Pete and Repeat were sitting on a bench. Pete fell off…and so it goes…on and on and on.
Skilled writers who are proficient in grammar and punctuation and who know how to structure compelling sentences can kill a potentially great work with redundancies. Saying the same thing three or ten or twenty-five different ways, unfortunately, can drive a reader off to another book. Let’s consider a couple examples:
We need to be aware of the ways in which our words affect others. How we say things can dictate response and mood in our reader, so we must be mindful of this possibility. In fact, the reader may have an adverse reaction to our words, one we never intended. That reader may even be offended and take exception to our stated position. We want to be sure we don’t create an unintended response.
“Have you talked to Mary today?”
“She called me this morning.”
“What did she say about her situation?”
“Only that she has it under control.”
“What does that mean?”
“She’s taking care of matters.”
“Does she seem okay with the way things are going?”
“She’s handling it.”
“Is there anything we can do to help?”
“She’s managing on her own.”
“Shall we move ahead with the project?”
“We need Mary. She’s involved in her own situation right now.”
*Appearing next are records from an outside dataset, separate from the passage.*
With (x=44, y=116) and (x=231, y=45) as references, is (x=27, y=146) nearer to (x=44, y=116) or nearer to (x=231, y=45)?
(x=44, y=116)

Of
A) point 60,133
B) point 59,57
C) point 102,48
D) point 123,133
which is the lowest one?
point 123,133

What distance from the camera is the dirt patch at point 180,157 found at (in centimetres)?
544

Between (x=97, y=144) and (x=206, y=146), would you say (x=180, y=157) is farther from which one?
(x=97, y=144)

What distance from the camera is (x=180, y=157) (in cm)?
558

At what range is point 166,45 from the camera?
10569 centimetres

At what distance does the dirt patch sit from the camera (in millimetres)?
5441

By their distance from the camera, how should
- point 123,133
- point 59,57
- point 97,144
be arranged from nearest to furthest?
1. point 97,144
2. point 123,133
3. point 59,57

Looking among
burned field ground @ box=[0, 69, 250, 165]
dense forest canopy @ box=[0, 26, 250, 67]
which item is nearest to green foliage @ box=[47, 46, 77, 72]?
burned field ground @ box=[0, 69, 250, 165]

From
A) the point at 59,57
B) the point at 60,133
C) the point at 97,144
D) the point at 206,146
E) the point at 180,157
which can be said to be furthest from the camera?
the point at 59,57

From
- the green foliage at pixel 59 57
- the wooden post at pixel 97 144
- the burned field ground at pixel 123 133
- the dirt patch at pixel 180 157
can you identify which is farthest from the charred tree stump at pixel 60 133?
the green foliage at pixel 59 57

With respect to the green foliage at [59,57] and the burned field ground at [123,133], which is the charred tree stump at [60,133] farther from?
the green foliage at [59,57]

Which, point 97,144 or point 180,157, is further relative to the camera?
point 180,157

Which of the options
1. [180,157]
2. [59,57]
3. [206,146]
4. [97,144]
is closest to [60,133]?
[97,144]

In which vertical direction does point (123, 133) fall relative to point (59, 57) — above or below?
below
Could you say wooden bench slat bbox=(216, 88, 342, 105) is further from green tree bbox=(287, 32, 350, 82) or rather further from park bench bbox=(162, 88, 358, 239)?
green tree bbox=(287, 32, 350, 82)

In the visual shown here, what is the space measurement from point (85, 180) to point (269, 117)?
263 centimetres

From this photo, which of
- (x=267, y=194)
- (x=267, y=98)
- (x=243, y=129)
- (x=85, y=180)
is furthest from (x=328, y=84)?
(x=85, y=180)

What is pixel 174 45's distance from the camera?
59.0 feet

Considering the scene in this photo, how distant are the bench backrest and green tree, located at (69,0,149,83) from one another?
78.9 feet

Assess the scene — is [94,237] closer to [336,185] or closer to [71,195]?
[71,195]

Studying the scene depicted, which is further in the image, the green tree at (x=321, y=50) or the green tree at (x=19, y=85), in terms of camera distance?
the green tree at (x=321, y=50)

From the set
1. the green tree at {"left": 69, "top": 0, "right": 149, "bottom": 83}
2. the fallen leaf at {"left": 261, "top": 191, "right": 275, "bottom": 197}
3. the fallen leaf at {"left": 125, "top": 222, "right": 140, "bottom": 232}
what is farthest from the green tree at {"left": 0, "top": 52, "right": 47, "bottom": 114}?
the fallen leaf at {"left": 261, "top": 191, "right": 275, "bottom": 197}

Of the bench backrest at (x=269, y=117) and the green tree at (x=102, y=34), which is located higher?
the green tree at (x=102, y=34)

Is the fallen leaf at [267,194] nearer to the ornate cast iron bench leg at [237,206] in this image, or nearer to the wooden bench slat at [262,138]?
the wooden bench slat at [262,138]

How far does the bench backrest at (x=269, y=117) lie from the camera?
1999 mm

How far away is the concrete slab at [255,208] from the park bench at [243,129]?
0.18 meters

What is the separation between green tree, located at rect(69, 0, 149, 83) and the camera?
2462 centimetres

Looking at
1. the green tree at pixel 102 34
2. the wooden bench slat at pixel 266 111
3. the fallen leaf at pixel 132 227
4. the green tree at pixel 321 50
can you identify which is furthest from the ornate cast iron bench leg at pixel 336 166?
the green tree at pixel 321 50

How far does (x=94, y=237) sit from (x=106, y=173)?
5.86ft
“Yes, I know, but we have a deadline.”
“Mary’s too busy to do her part at the moment.”
“But we have work to do.”
“Mary’s engrossed in her own problems. She can’t help us.”
We’ve already put these books down. The redundant discussion concerning the effect of words and the going-nowhere conversation are the last straws that put Pete and Repeat to shame. While these examples are extreme, I often find authors stating and restating the same thoughts in different words. Scenes that could be great instead turn readers off, and powerful points are lost in a sea of repetitions that render them impotent. Moral of discussion: say it right and say it once—unless you have a valid reason to repeat for emphasis or it moves your story forward.
What did I learn from this in 2013? I learned to be more patient with writers as I nudge them to forgo the redundancies and bring something new to the table. In addition, I learned to be more critical of my own work to eliminate saying a good or powerful or memorable (in my opinion) thing over and over and over. Once is enough.
Have you read books that state and restate the same points? Do you ever find this a problem when self-editing your own manuscripts? If you are a beta reader or an editor, how do you address redundancies with sensitive writers who take every criticism—no matter how valid—as a personal affront?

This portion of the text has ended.